Pesantren bill needs to be reviewed: VP

The Chairman of the PKB faction of the Indonesian Parliament, Cucun Ahmad Syamsurijal, gave a press statement regarding the approval of the Bill on Pesantren and Religious Education at the DPR plenary meeting on Monday. (Imam Budilaksono)

Jakarta  (ANTARA News) - Vice President Jusuf Kalla highlighted the need for the House of Representatives (DPR) to pay attention and review the proposed discussion of the bill on Islamic boarding school (pesantren) and religious education.

"I think it should be noted, lest the Sunday schools or recitations ask for permission later," the vice president stated while conversing with newsmen at the Vice President`s Office here on Tuesday.
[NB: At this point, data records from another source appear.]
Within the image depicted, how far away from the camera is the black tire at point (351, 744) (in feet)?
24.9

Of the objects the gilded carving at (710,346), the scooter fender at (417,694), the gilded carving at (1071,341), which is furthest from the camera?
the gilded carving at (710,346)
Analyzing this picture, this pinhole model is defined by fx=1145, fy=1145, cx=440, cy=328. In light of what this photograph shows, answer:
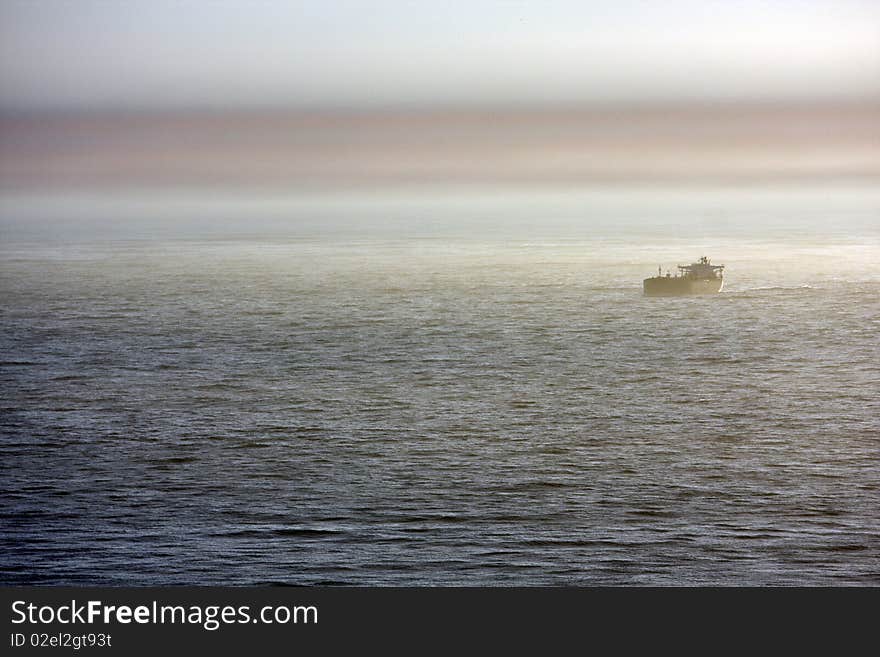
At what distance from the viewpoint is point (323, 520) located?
14.4 metres

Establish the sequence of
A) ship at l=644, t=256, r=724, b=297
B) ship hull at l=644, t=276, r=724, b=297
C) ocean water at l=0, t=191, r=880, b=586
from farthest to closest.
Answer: ship hull at l=644, t=276, r=724, b=297, ship at l=644, t=256, r=724, b=297, ocean water at l=0, t=191, r=880, b=586

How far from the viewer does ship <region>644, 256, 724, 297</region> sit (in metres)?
34.9

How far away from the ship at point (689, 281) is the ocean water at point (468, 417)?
49 centimetres

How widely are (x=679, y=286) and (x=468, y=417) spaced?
59.1 ft

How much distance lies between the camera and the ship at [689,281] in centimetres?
3488

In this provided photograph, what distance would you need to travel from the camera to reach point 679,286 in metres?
38.5

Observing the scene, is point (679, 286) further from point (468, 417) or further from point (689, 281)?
point (468, 417)

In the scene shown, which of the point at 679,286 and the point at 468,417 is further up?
the point at 679,286

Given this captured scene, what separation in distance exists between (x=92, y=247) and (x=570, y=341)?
42639 mm

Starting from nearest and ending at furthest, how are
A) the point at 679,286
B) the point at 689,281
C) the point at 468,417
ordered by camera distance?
1. the point at 468,417
2. the point at 689,281
3. the point at 679,286

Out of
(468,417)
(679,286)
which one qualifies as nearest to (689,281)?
(679,286)

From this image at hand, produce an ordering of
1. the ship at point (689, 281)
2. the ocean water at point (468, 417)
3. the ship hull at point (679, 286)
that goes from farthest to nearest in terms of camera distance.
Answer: the ship hull at point (679, 286) < the ship at point (689, 281) < the ocean water at point (468, 417)

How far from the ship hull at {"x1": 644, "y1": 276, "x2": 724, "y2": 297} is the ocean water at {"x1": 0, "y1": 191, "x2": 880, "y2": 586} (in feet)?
1.41

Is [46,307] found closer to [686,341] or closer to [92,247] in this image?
[686,341]
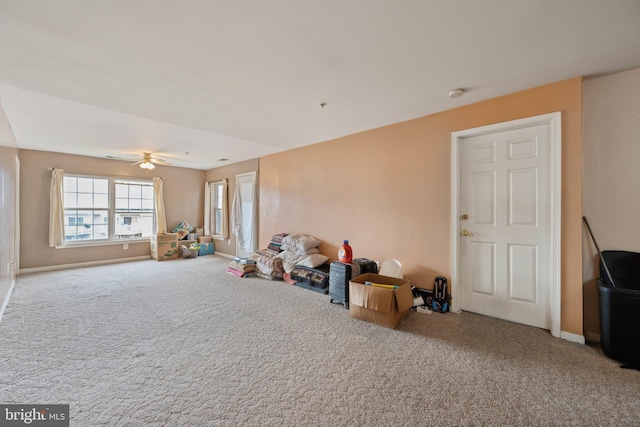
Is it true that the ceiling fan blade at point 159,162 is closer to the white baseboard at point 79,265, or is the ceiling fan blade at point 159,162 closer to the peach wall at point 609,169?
the white baseboard at point 79,265

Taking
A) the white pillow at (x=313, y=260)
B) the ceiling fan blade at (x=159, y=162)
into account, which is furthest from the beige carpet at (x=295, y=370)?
the ceiling fan blade at (x=159, y=162)

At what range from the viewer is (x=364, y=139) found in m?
3.80

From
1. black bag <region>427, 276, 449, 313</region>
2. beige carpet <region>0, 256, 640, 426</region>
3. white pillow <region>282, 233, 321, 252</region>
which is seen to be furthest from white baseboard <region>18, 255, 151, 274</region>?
black bag <region>427, 276, 449, 313</region>

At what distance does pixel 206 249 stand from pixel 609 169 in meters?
7.45

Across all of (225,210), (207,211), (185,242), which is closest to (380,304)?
(225,210)

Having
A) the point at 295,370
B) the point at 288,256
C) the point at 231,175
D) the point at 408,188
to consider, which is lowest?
the point at 295,370

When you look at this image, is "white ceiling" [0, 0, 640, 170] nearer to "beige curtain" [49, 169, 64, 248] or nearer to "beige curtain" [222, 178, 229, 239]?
"beige curtain" [49, 169, 64, 248]

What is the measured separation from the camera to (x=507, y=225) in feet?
8.73

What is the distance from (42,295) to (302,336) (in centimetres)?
389

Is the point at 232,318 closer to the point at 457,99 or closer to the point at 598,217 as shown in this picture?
the point at 457,99

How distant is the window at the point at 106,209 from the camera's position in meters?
5.53

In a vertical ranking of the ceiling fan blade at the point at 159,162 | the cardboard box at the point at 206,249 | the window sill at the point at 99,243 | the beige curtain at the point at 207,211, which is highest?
the ceiling fan blade at the point at 159,162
Kalla remarked that every religion has its own way of instilling religious education in its people. Hence, with the existence of the Draft Law, it is feared that the government will overly regulate the religious life of the community.

"Christianity and Catholicism have Sunday schools for children, and Islam also has recitations or the Quran education park. If all of these are regulated by the government, it will be difficult," Kalla stated.

The DPR, through a plenary meeting on Oct 16, had approved the existence of the Bill on Pesantren and Religious Education as a proposed initiative from the Indonesian Parliament.

According to the DPR, the discussion of the draft bill had received inputs from several leaders of pesantren, early school leaders, and academics.

However, the proposed bill was criticized by various parties, including the Alliance of Churches in Indonesia, the Indonesian Church Guardian Conference, and the Muhammadiyah Central Executive Board.

Law and Human Rights Council of Muhammadiyah Central Executive Board Chairman Trisno Raharjo, after meeting with the vice president, noted that the government and Parliament needed to involve relevant parties to discuss the bill.

Muhammadiyah deems it necessary to conduct a comprehensive study involving parties from every official religion in Indonesia.

Muhammadiyah warned that religious education in Indonesia does not only concern Islam but also Catholicism, Protestantism, Hinduism, Buddhism, and Confucianism.